#### PROBLEM REQUIREMENTS:
Retype the records below exactly as they appear, but leave out any pictures.

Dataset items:
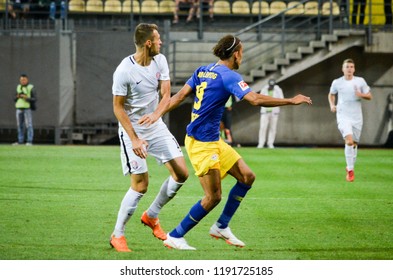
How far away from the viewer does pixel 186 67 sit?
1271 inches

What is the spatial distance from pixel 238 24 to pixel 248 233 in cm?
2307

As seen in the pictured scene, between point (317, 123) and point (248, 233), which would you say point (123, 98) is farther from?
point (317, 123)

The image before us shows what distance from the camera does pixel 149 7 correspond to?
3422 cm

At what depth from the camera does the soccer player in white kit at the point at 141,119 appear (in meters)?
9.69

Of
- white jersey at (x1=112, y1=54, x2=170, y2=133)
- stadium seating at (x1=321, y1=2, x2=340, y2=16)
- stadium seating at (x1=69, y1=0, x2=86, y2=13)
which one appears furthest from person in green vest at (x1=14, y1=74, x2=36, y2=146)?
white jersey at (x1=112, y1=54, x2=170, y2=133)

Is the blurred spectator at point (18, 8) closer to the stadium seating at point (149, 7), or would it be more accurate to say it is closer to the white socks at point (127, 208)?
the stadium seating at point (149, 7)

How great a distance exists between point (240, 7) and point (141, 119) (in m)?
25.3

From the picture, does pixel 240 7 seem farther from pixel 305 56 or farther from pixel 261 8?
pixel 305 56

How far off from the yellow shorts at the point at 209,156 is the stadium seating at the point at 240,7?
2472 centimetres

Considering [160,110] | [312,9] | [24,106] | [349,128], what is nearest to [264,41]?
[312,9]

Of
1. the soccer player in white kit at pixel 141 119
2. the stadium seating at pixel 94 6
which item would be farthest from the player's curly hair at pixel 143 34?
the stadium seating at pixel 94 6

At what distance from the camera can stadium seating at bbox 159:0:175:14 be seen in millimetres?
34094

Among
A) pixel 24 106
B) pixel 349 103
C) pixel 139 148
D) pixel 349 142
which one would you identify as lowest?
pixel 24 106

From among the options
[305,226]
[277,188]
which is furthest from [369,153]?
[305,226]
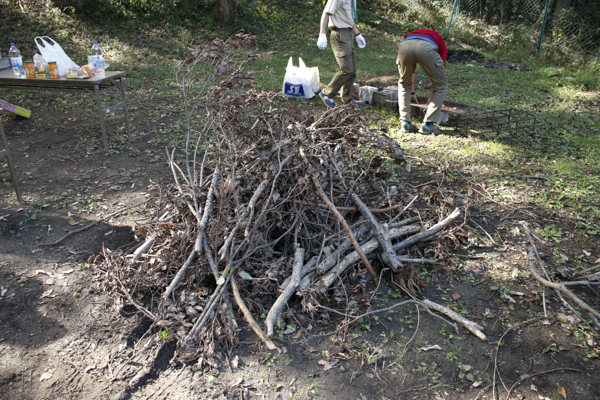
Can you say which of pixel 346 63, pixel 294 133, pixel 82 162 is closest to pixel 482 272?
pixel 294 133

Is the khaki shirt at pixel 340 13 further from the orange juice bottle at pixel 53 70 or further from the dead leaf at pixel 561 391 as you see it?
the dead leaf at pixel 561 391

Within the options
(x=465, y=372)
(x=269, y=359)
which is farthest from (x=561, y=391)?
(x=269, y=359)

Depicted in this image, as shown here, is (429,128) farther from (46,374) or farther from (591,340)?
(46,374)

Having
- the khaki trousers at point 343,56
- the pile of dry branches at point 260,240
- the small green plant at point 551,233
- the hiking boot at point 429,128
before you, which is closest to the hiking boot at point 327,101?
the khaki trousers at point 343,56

#### OUTPUT FOR THIS EXERCISE:
How far away from the viewer does pixel 186 67 sit?
1271 inches

What is the spatial distance from pixel 238 24 to pixel 248 233 in cm?
2307

As seen in the pictured scene, between point (317, 123) and point (248, 233), which would you say point (123, 98) is farther from?
point (317, 123)

The image before us shows what distance from the camera does pixel 149 7 correspond to?
3422 cm

At what depth from the camera does the soccer player in white kit at the point at 141,119 appear (in meters)?
9.69

Of
- white jersey at (x1=112, y1=54, x2=170, y2=133)
- stadium seating at (x1=321, y1=2, x2=340, y2=16)
- stadium seating at (x1=69, y1=0, x2=86, y2=13)
which one appears furthest from person in green vest at (x1=14, y1=74, x2=36, y2=146)?
white jersey at (x1=112, y1=54, x2=170, y2=133)

Is the blurred spectator at point (18, 8) closer to the stadium seating at point (149, 7), or would it be more accurate to say it is closer to the white socks at point (127, 208)?
the stadium seating at point (149, 7)

How great a distance exists between point (240, 7) and point (141, 119) (in m)?
25.3

From the picture, does pixel 240 7 seem farther from pixel 305 56 or farther from pixel 261 8?
pixel 305 56

How far off from the yellow shorts at the point at 209,156 is the stadium seating at the point at 240,7?
2472 centimetres

Considering [160,110] | [312,9] | [24,106] | [349,128], what is nearest to [264,41]?
[312,9]

Of
1. the soccer player in white kit at pixel 141 119
2. the stadium seating at pixel 94 6
which item would be farthest from the player's curly hair at pixel 143 34?
the stadium seating at pixel 94 6

At what distance from the camera can stadium seating at bbox 159:0:175:14 be seen in millimetres?
34094

Among
A) pixel 24 106
B) pixel 349 103
C) pixel 139 148
D) pixel 349 142
which one would you identify as lowest?
pixel 24 106

From among the options
[305,226]
[277,188]
which is furthest from [369,153]?
[305,226]
Can you say which of pixel 346 63, pixel 294 133, pixel 82 162 is closest to pixel 482 272?
pixel 294 133

Is the khaki shirt at pixel 340 13 further from the orange juice bottle at pixel 53 70 or further from the dead leaf at pixel 561 391 as you see it?
the dead leaf at pixel 561 391

Within the options
(x=465, y=372)
(x=269, y=359)
which is farthest from (x=561, y=391)?
(x=269, y=359)

Depicted in this image, as shown here, is (429,128) farther from (46,374) or farther from (591,340)?
(46,374)

Having
- the khaki trousers at point 343,56
- the pile of dry branches at point 260,240
- the small green plant at point 551,233
- the hiking boot at point 429,128
before you, which is closest to the hiking boot at point 327,101?
the khaki trousers at point 343,56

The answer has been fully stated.